What does it look like when a team is truly working and owning things together? What behaviors are evident? A lot of us have some similar habits because they’re so endemic in the industry. Here are some of the habits I’ve had to untrain (or still struggle to untrain) in myself and what I’ve tried to replace them with on teams that have achieved this kind of unity. There may be others. All of them fall out of two overall goals: seek shared understanding across the whole team and focus the whole team on a single goal at a time.
Previously I would focus on the tickets dropped into a sprint: what they meant, how to do them, how hard they were, who would work them, how important they were relative to each other. The replacement behavior is to question each item of work you’re presented with (whether tickets or not, whether in a sprint framework or not). Drive conversations towards the team’s current, single goal and focus work on that goal. Now your work items should largely have a single business priority because they all serve the same goal. Now everyone’s work is moving in the same direction, so everyone should be invested in what everyone else is working on.
Another habit I try to avoid is a preference to work on things I’m already familiar with, whether an area of a codebase or a type of work. Sometimes, we need to play to our weaknesses. If we don’t, we end up creating single points of failure on every team where only one person is a subject matter expert on any given part of the codebase. It’s OK (even for really experienced engineers!) to ask for help or to go slower than you’re used to. Spreading the knowledge and understanding across the team is more important for long term velocity than how quickly this one ticket ships.
It’s also very common to focus on shipping the current work item as fast as possible. Instead, it’s important to have a longer-term view of how the work fits into the overall objective and the way the current objective fits into the team’s holistic ownership story.

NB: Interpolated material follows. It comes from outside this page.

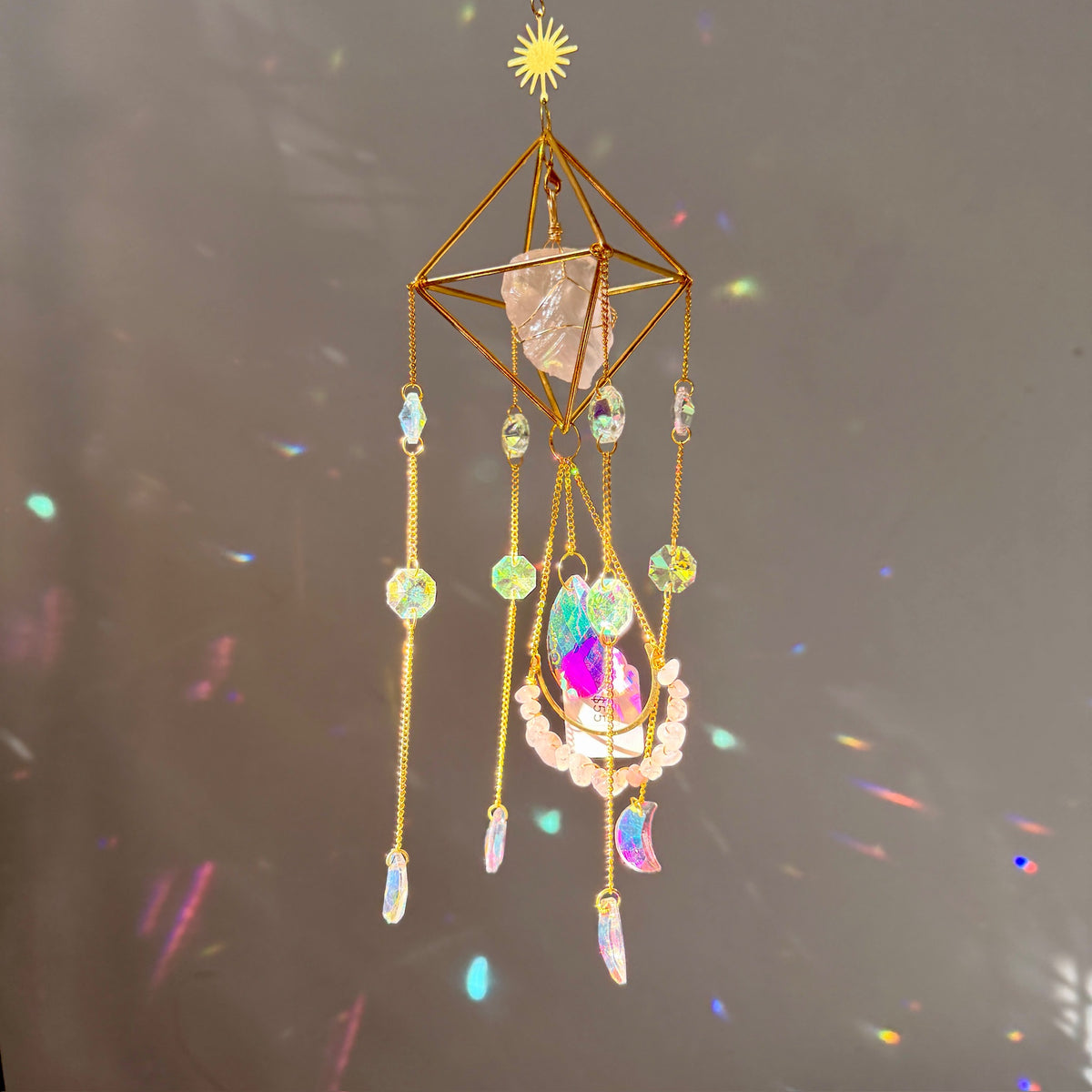 SunJewelz Wearable Sun-catcher with Wire Wrapped Rose Quartz – Wholehearted Crystal Creations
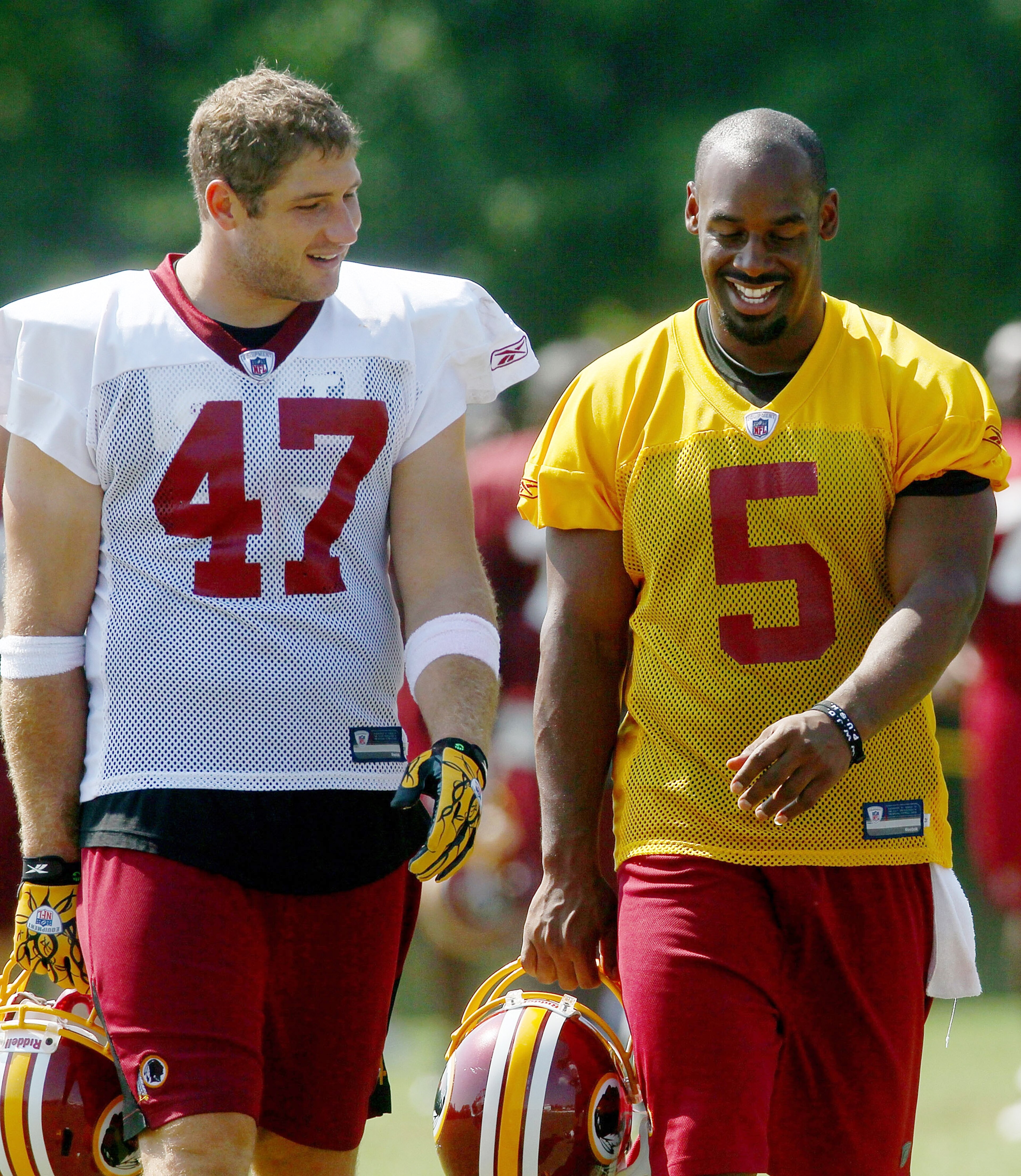 ASHBURN, VA - AUGUST 06:  Quarterback Donovan McNabb #5 of the Washington Redskins and tight end Chris Cooley #47 walk off the field following practice during Redskins training camp on August 6, 2010 in Ashburn, Virginia.  (Photo by Win McNamee/Getty Imag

Slowing down to do something the right way often saves time and headache later on, which is more important for a team’s productivity (and happiness in my experience). This may include slowing down to figure out what the right way is and having a team-wide discussion about it before you can even approach the code. I like two sayings on this topic: “You can save hours and hours of discussion with just a few short weeks of work,” and “Slow is smooth, and smooth is fast”.
It can be tempting to avoid reviewing pull requests for things I don’t understand well or give cursory PRs to things I’m not involved with. If the whole team is focused on a single goal at a time, you’ve now minimized the number of PRs for things you’re not involved with. The next part takes a certain grit: Focus on this code you don’t know well and how it changes. Ask questions before making recommendations. I think “I don’t understand what this is doing” is a reasonable PR comment and an important one for the PRs-as-knowledge-sharing benefit of PRs.
I try to avoid almost all 1:1 communication, honestly. Instead, more and more, I prefer to address groups, rather than individuals. Internally, this might mean that if Chiwetel was the last one to touch a module that I have questions about, rather than DMing him, I’d ask in our team channel. This way Alice can at least overhear if not weigh in with an opinion or further questions. Externally, this means doing things like rotating which team member represents the team in meetings. Ideally, every member of the team should have the knowledge needed to report on the team’s progress against their current goal (skill in communicating it is a separate matter, of course).
In general, develop and express an opinion on what the team should be working on. What things are most important. Ideally, you can build a sense of team beyond just engineering and involve product folks in discussions of technical debt that exists or how your deployment pipeline needs to improve. If you listen to the needs of others and express your own, the team succeeds together predictably.